Ashley stared hard at him while the dogs circled them, obviously eager for them to move onward. Dammit, Ashley thought, he believed the man. And yet he surely could not expect an instant admission even if he were guilty. Verney's open, honest face was perhaps his greatest asset. Alice must have trusted it, after all. "I must accept your word as a gentleman," he said.
"But with the greatest reluctance," Sir Henry said, lifting one eyebrow, "and with only a grain of trust. Very well, then. But I am sorry in my heart that something appears to have happened to upset Lady Emily. If she is unable to tell you the cause of her terror, then I can understand your concern. I can even perhaps excuse the conclusion you appear to have jumped to, since I wasout riding early and was alone until I took Eric up with me. But I did not see her.
Perhaps it will help you to know that my affections are otherwise engaged and have been-to the same lady- since I was a boy. And that at last it appears I may be having some success in engaging the lady's affections."
Ashley's head went back, almost as if he had been struck. Zounds but the words were wicked.
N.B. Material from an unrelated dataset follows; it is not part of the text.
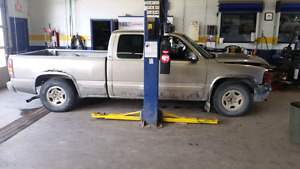 Selling 2wd rear axle 2001 chevrolet silverado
Deliberately so? Verney had loved another woman since boyhood? He had never cared at all for Alice?
Well, he had come for answers and he would not be diverted. "Why did you treat my wife so badly?" he asked.
Sir Henry stared back at him before breaking eye contact and bending to pat one of his panting dogs on the head. He began to walk onward and Ashley fell into step beside him.
"I have regretted the harshness with which I spoke to her and the coldness with which I treated her during that final month before she left for India," Sir Henry said. "I was perhaps unjust. Certainly I was hasty. I should have taken more time for consideration. Undoubtedly she was devastated by the power of her own feelings, and my words only made matters worse for her. At the time I did not care. Any fondness I had ever had for her was forgotten. I cared for Katherine- and for myself. And yet a part of me, a guilty part of me, could not help being secretly glad of the gift Alice had presented to me. And so I lashed out at her to cover my own guilt. I am sorry-woefully inadequate words. Did I do her lasting damage?"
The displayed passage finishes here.